Le navire idéal pour nos eaux doit en fait être construit spécifiquement pour notre territoire. Il doit être de taille moyenne et pouvoir accéder à nos baies et lagons. Après consultation et échanges avec des compagnies de croisière de renom, spécialisées dans les croisières « découvertes », culturelles et pédagogiques, il s’avère que ce type de navire peut être construit et opérationnel en deux ans. Mais ce type de bateau à un coût et, forcément, s’amorti sur beaucoup moins de cabines. Les récents avantages fiscaux votés par les autorités de Polynésie française ont démontré la volonté du Pays d’attirer ce type d’investissement, mais semblent de pas suffire pour arriver à convaincre des professionnels de construire un bateau à baser localement. Donner à la croisière le bénéfice des dispositifs nationaux d’aide fiscale à l’investissement outre-mer (dits « Girardin »)= apparaît alors comme le complément indispensable qui pourrait nous permettre d’aller défendre, auprès des compagnies, la réalisation d’un tel investissement et s’installer durablement en Polynésie française. Une modification du code général des impôts qui rendrait de nouveau éligible les bateaux de croisière pourrait prévoir notamment des limites en matière de lieux et durée d’opérations, et de taille maximale (en nombre de cabines par exemple).
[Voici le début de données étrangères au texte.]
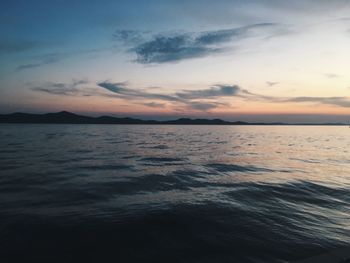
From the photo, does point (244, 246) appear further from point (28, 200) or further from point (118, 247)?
point (28, 200)

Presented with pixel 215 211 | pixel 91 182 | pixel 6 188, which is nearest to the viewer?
pixel 215 211

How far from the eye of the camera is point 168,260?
301 inches

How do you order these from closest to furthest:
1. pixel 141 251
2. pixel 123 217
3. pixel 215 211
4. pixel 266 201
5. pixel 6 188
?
pixel 141 251 → pixel 123 217 → pixel 215 211 → pixel 266 201 → pixel 6 188

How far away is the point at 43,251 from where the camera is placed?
26.3ft

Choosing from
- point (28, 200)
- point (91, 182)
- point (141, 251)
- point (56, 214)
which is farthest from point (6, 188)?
point (141, 251)

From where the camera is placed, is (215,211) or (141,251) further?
(215,211)

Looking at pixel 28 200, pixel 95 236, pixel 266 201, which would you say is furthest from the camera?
pixel 266 201

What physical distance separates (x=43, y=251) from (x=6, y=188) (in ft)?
31.4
Est-il besoin de rappeler tous les bénéfices de la croisière pour notre territoire ? La croisière représente désormais près de 25% des retombées économiques du tourisme en Polynésie française.

– apports sur la fréquentation touristique pour les têtes de ligne au départ de Papeete : près de 35% de nos visiteurs séjournent en croisière et 60% d’entre eux prennent entre 2 et 3 nuits d’hôtels à Tahiti en pré ou post embarquement ; ces mêmes croisiéristes représentent entre 25 et 30 000 passagers par an pour les compagnies aériennes ; la Polynésie est réputée comme une destination où les activités annexes (excursions sur le lagon, dans les îles, etc.) se vendent très bien.

– effets collatéraux sur l’emploi dans l’hôtellerie, l’aérien, les transporteurs au sol, les agences maritimes, les avitailleurs, l’artisanat, les prestataires d’activité, etc. Toute une économie qui peut reposer sur un seul navire.

– En moyenne, 40% des retombées économiques de la croisière sont dépensées à terre selon l’Institut de la Statistique. C’est un revenu crucial pour les prestataires d’activité, les transporteurs terrestres, les commerçants et les artisans, qui leur permet de maintenir et développer leurs activités dans des îles en dehors des flux touristiques principaux (et d’y maintenir des populations et une attractivité touristique transversale).

En conclusion, nous reviendrons à la question soulevée en introduction : La croissance touristique viendra-t-elle du nombre de sièges d’avions ou du nombre de chambres d’hôtels ?

À court terme, une partie de la réponse réside peut-être dans les bateaux des croisières. 2 navires pouvant accueillir 400 passagers drainent plus de 40.000 passagers par an, et permettraient de consolider dans la durée l’augmentation de l’offre de la desserte aérienne internationale.

Le regain de l’offre hôtelière est aujourd’hui au cœur de la stratégie du Pays, que ce soit sur l’hôtellerie internationale classée, la parahôtellerie (maisons d’hôtes et meublés de tourisme) et l’hôtellerie flottante (charter nautique et croisière). Le gouvernement polynésien a pris de nombreuses initiatives législatives et financières dans ce sens et sur la base d’un plan stratégique pluriannuel dans lequel sont associés tous les acteurs sociaux économiques. Le Pays se prend en main. Reste à la Nation de nous accompagner dans ces développements majeurs pour notre économie insulaire.